MiCA Grandfathering Explained: Can Legacy VASPs Still Operate?

MiCA Article 143 grandfathering let pre-2024 VASPs keep serving EU clients during a transitional period. Learn what grandfathering covers, what it does not include, and why it is not the same as EU passporting.

Published 2026-05-23 · CASP Tracker

Grandfathering vs MiCA authorisation

Grandfathering was a breathing room mechanism — not a permanent licence. It preserved continuity for firms already on national crypto registers while NCAs built MiCA authorisation pipelines. A MiCA CASP authorisation, by contrast, is the durable EU-wide credential that unlocks passporting under MiCA Articles 64 and 65.

What grandfathering does not cover

  • Automatic passporting into all 30 EEA jurisdictions
  • New services not previously offered under national law
  • Issuance of asset-referenced or e-money tokens (separate MiCA titles)
  • Permanent exemption from capital, governance, and AML requirements

How to tell if a firm has moved beyond grandfathering

Look for a MiCA CASP entry on the ESMA interim register with an authorisation date and enumerated services. On CASP Tracker, authorised entities show their home member state, LEI where published, permitted services, and passported EU jurisdictions.

If a platform markets heavily in the EU but has no CASP authorisation and only cites a legacy national registration, treat the July 2026 deadline as a hard risk date in your due diligence.

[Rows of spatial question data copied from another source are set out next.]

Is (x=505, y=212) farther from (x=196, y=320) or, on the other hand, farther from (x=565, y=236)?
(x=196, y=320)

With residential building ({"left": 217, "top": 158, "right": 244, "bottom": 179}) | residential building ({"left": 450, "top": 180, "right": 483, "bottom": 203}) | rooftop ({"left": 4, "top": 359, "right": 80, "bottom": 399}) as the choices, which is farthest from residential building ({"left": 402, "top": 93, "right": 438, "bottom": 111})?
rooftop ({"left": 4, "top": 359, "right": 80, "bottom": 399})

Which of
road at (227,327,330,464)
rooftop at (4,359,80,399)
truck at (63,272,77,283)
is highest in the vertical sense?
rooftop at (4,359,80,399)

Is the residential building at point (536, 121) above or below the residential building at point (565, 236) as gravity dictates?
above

Frequently asked questions

What is MiCA grandfathering?
Grandfathering under MiCA Article 143(3) allowed entities that were lawfully providing crypto-asset services under national rules before 30 December 2024 to continue operating until 1 July 2026 (in most states) or until they receive or are refused a MiCA authorisation.
Does grandfathering give EU passporting rights?
No. ESMA's Q&A is explicit: grandfathered firms do not receive an EU passport unless and until they obtain a full MiCA CASP authorisation from their home NCA. National registration alone does not equal cross-border MiCA passporting.
What happens when grandfathering ends?
Firms must hold a MiCA authorisation to continue EU services, rely on a group entity that is authorised and passporting, or wind down EU client activity. Operating without authorisation after the transitional period risks enforcement by NCAs and ESMA-coordinated supervision.